Insects As Food And Medicines

It is anticipated that, by 2050 9.7 billion people will inhabit planet earth (United Nations, 2015). As of today, 795 million people do not have enough food for healthy living (http://www.foodaidfoundation.org/world-hunger-statistics.html). With farming land scarce, oceans already overfished, climate change and water shortages sufficient food and herbal production will be a huge challenge. How are we going to feed and medicate future generations? and ourselves?

Edible insects: Future prospects for food and feed security is a freely available publication (Wageningen University and Research Center, Netherlands, 2013) which discusses insects as food source.

Insects have one of the largest biomasses (biological material derived from living, or recently living organisms) amongst land-dwelling animals. More than one million species of insects have been documented and studied by scientists and it is estimated that at any one time, there are 10 quintillion (10,000,000,000,000,000,000) individual insects alive!

It seems to me there is a huge opportunity to explore how we might utilise this prospect.

The ingestion of insects is called entomophagy (Greek: entomon = insect, phagein = to eat). Insects have always been part of the human food chain, but not every culture embraces it. In China, insects have been eaten for over 2,000 years. It comes as no surprise that they are used as medicines as well. Here are some commonly used animals in Chinese herbal medicines:

• Di Long (Pheretima) – Earthworms are considered invertebrates, which are part of the insect animal kingdom. Raw materials for our granules are sourced in Thailand where they are farmed, cleaned, dry fried and then grounded.

• Di Bie Chong (Eupolyphaga) – Wingless, flightless cockroaches that are used as raw materials for the production of our granules are sourced in the Shan Dong province of China. They are collected in the wild, dry fried and grounded.

• Shui Zhi (Hirudo) – The leech to produce our granules is sourced in Thailand, where it’s farmed, cleaned, dry-fried and grounded.

• Chan Tui Cicadae (Periostracum) – Sources of raw materials to make our granules come from various regions in China, they are collected in the wild, cleaned and grounded.

• Quan Xie (Scorpio) – Scorpions are related to spiders and are not considered an insect but an Arachnid. It’s a commonly used non-mammal product. Raw materials are sourced in Hu Bei province of Central China. They are farmed, boiled in water, cleaned, dried and grounded.

All these substances are salty in taste and go to the blood level due to their affinity with the salty flavor of the blood. Di Long, Di Bie Chong and Shui Zhi also break up and drive out blood stasis, while Chan Tui and Quan Xie disperse and extinguish wind.

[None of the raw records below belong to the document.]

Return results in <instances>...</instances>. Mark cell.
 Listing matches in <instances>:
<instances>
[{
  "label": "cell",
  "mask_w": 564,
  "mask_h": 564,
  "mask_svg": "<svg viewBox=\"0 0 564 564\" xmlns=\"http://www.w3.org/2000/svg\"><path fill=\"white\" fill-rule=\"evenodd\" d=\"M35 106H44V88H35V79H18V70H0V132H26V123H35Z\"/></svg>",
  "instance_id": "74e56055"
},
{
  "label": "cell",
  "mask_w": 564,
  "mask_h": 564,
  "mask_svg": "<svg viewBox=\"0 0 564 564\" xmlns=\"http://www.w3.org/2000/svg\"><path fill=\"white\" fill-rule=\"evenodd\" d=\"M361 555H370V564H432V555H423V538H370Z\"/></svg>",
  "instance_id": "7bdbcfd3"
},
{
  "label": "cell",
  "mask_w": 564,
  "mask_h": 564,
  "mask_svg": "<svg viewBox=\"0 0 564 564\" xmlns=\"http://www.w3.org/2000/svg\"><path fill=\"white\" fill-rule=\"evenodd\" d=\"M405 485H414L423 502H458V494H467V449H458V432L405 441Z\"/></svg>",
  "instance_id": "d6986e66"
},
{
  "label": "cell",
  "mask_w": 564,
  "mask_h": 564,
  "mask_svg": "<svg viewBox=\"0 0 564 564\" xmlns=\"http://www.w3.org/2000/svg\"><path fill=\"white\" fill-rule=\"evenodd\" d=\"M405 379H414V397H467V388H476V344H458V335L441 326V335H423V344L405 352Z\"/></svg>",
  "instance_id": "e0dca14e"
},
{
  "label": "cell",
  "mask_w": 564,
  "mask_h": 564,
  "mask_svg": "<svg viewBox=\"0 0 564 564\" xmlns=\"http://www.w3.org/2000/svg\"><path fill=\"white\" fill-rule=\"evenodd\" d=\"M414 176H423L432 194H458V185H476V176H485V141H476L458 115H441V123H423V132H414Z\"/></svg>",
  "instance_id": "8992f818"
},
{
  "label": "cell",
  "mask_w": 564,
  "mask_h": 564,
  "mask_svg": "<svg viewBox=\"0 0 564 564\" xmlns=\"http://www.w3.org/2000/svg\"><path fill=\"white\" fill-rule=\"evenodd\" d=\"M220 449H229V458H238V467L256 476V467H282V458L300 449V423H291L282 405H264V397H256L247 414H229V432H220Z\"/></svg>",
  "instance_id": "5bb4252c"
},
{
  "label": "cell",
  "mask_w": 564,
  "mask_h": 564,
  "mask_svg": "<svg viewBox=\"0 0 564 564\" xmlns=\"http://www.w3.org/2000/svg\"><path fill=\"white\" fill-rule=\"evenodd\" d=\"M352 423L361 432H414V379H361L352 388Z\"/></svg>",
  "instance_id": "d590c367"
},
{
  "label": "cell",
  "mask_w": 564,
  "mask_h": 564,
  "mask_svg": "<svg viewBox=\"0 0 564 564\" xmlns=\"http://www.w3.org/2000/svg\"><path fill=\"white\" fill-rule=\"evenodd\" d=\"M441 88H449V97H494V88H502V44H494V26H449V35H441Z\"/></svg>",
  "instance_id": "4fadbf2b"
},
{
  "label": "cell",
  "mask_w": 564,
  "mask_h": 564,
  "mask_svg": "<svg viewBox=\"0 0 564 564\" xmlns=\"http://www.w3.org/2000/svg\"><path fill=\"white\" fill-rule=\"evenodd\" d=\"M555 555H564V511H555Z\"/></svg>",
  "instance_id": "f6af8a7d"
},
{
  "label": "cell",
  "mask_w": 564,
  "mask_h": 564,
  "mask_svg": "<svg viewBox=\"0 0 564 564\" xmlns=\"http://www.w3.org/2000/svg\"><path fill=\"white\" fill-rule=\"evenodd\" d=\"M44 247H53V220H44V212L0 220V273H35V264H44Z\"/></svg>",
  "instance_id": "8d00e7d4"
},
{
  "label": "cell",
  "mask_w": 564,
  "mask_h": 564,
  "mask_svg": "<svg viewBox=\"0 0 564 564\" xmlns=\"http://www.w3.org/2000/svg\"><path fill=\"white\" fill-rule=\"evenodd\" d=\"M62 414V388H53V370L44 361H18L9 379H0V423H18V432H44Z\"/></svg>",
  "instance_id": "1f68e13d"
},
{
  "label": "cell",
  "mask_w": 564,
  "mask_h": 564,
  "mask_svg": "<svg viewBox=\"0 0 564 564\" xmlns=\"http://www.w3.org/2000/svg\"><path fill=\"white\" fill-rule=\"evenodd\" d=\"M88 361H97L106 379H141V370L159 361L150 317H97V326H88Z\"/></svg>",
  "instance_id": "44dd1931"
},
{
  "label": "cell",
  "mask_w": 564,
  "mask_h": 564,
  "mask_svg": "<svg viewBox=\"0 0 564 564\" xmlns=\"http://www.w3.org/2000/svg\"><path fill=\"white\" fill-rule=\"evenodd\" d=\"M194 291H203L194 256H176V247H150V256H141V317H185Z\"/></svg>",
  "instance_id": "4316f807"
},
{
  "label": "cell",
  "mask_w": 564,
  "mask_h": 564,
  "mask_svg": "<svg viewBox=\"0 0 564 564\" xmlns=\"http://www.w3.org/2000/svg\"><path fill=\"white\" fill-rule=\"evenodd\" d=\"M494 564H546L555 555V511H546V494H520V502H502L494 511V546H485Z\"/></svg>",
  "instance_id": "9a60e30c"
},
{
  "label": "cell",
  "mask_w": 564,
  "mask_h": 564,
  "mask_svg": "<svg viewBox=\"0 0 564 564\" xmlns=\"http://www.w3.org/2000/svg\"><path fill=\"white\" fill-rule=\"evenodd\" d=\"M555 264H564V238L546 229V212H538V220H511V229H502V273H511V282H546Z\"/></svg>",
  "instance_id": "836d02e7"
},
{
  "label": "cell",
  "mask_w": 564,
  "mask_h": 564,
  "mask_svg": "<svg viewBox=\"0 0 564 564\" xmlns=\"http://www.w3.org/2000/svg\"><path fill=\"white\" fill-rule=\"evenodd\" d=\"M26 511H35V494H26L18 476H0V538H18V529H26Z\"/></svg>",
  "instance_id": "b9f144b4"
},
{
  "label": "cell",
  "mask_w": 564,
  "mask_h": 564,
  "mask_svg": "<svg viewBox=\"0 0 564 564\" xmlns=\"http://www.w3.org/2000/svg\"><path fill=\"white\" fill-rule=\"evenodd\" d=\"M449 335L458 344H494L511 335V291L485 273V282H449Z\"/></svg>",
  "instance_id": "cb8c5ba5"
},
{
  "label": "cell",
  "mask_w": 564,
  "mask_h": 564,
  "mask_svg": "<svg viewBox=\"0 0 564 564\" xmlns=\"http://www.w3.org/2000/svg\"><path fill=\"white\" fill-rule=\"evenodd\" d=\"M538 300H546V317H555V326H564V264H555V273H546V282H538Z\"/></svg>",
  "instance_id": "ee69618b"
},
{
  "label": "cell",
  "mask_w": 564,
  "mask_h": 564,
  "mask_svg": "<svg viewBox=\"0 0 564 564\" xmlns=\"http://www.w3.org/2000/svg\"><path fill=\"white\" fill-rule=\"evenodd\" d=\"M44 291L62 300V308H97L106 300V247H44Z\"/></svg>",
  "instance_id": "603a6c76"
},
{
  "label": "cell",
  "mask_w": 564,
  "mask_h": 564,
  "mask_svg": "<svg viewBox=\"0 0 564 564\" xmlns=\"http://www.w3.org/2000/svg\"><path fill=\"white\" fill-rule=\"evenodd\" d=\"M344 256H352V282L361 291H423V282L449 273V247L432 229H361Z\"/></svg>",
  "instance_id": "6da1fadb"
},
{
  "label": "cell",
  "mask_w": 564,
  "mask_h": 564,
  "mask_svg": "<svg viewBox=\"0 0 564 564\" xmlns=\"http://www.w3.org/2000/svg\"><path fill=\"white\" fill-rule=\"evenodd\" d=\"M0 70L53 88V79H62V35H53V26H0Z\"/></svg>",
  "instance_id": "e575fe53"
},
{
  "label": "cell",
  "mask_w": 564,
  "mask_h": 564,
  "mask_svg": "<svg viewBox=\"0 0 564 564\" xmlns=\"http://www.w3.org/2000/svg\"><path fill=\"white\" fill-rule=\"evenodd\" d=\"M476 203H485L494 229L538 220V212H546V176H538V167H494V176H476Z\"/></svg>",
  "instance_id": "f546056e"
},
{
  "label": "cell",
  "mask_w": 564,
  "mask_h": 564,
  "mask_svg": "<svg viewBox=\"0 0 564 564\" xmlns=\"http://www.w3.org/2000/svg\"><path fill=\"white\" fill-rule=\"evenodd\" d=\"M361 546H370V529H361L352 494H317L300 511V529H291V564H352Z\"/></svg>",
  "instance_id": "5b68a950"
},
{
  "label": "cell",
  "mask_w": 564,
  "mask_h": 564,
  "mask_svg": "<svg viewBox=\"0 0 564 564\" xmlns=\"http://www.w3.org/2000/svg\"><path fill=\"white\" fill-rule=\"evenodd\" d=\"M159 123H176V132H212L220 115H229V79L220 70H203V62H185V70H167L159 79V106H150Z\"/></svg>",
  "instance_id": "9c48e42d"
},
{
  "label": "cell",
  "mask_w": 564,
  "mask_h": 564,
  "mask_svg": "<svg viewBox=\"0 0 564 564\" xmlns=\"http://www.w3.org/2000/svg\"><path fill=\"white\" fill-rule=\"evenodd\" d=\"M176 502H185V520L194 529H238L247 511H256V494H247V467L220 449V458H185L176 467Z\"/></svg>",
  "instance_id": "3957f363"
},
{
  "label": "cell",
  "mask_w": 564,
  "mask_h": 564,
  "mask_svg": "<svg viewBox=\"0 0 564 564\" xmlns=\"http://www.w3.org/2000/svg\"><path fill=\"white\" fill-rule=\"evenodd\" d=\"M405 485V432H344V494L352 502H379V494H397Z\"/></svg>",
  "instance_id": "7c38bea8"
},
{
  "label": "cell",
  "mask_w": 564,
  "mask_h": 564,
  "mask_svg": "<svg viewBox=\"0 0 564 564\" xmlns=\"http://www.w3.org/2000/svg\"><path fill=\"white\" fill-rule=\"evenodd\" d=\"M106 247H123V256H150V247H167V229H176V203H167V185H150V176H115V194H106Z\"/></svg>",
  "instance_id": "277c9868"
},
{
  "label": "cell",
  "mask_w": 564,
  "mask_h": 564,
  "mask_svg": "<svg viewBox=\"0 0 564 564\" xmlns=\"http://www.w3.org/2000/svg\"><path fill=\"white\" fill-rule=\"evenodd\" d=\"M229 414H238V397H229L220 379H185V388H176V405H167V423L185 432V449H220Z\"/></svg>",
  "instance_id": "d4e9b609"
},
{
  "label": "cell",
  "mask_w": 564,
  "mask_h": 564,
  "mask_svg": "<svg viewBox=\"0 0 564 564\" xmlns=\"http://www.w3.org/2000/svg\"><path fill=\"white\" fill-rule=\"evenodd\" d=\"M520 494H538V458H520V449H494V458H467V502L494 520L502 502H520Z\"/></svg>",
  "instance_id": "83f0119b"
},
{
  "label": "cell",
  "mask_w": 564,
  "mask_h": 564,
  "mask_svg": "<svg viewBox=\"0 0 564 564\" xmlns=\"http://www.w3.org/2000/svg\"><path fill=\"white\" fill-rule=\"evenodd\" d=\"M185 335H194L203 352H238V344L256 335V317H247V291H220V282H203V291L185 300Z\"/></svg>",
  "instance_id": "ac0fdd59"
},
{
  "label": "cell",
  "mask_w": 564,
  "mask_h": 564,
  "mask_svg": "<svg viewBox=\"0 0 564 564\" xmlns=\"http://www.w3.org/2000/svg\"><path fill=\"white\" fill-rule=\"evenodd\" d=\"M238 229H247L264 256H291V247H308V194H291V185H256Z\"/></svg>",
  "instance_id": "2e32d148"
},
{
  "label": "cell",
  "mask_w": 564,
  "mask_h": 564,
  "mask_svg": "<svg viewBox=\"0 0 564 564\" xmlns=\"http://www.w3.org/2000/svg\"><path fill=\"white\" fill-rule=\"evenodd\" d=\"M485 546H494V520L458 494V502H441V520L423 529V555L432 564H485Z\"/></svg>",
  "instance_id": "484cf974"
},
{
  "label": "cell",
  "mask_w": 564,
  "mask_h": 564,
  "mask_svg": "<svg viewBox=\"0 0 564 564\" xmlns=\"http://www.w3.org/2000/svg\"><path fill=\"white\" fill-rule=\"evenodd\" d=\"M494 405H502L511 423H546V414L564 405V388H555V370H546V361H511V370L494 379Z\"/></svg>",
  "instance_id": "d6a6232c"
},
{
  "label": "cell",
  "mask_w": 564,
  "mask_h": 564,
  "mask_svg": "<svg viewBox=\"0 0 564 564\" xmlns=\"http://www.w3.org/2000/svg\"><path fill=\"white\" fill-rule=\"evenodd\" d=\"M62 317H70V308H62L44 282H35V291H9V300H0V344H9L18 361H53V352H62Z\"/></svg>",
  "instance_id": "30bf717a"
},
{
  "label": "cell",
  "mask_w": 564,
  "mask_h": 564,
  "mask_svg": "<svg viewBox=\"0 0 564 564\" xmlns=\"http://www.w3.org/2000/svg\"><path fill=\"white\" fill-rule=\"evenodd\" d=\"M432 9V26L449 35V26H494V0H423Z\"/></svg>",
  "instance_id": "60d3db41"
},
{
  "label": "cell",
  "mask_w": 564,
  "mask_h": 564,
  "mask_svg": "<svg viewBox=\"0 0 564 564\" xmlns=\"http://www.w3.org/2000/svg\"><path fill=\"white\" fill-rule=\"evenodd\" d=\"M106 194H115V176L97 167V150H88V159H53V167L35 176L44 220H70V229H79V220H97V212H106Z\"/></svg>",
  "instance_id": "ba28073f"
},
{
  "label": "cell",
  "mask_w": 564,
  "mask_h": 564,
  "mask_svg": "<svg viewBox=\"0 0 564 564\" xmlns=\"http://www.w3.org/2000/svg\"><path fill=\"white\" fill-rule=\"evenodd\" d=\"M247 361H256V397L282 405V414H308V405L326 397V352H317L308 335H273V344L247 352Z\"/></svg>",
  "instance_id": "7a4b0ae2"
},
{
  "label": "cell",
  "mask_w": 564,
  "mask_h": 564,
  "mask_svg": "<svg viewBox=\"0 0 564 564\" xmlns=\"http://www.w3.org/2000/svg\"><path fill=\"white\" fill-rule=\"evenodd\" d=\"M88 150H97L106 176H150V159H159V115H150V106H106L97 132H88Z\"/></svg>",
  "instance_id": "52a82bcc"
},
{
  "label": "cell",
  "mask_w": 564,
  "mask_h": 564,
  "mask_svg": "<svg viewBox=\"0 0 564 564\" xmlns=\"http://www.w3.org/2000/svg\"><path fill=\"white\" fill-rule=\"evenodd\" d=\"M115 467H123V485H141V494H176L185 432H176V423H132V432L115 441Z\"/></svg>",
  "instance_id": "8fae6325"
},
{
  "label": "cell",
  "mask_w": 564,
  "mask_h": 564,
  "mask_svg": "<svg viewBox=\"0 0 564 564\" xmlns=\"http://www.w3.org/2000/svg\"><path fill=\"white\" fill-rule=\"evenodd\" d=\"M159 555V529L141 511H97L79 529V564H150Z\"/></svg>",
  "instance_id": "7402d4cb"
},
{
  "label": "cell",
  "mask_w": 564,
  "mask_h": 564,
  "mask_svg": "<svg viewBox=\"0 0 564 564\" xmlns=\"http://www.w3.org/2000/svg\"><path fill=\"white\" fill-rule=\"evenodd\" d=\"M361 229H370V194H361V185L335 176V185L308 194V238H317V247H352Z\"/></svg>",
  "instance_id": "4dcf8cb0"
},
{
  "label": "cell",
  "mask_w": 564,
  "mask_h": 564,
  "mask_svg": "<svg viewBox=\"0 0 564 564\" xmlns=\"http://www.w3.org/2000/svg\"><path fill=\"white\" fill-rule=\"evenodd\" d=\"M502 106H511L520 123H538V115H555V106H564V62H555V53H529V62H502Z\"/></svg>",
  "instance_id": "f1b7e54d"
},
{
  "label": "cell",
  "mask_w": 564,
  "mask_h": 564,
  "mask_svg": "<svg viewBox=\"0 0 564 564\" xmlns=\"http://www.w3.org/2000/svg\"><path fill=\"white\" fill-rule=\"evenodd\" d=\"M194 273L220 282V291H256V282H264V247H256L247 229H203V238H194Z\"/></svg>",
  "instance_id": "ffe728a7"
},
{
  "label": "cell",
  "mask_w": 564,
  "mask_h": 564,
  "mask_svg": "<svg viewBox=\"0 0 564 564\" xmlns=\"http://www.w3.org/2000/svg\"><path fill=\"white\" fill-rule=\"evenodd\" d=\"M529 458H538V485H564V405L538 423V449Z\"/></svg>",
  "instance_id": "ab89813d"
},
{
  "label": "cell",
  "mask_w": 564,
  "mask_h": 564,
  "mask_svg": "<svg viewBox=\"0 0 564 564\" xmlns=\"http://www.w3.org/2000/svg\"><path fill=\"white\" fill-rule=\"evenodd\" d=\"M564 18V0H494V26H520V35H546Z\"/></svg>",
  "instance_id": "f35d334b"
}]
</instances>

Di Dang Tang (Shang Han Lun Lines 124, 125, 237; Taiyang and Yangming chapter), Da Huang Zhe Chong Wan (Jin Gui Yao Lue Line 6.18; Deficiency taxation chapter) and Xia Yu Xue Tang (Jin Gui Yao Lue 21.6; Postpartum chapter) are at least three classical formulas containing insects and addressing various types of blood stasis.

Looking at my patient demographic today, I can easily detect a tendency for individuals to consume their qi and blood, which over a period will cause stagnation and stasis patterns, and hence a potential need for insects. These treatments can be made more complex by the fact that vegetarianism in Australia (Roy Morgan, 2016) is on the rise and around 2.1 million people no longer eat meat (and insects are animals).

Whether we are considering insects as a food source or a medicinal substance, with the growing population, lifestyles that strain our health and well-being the need for evolutionary and progressive thinking is incredibly important. This example of exploring insects and their fate is a way to express my deep concern for the state of the planet.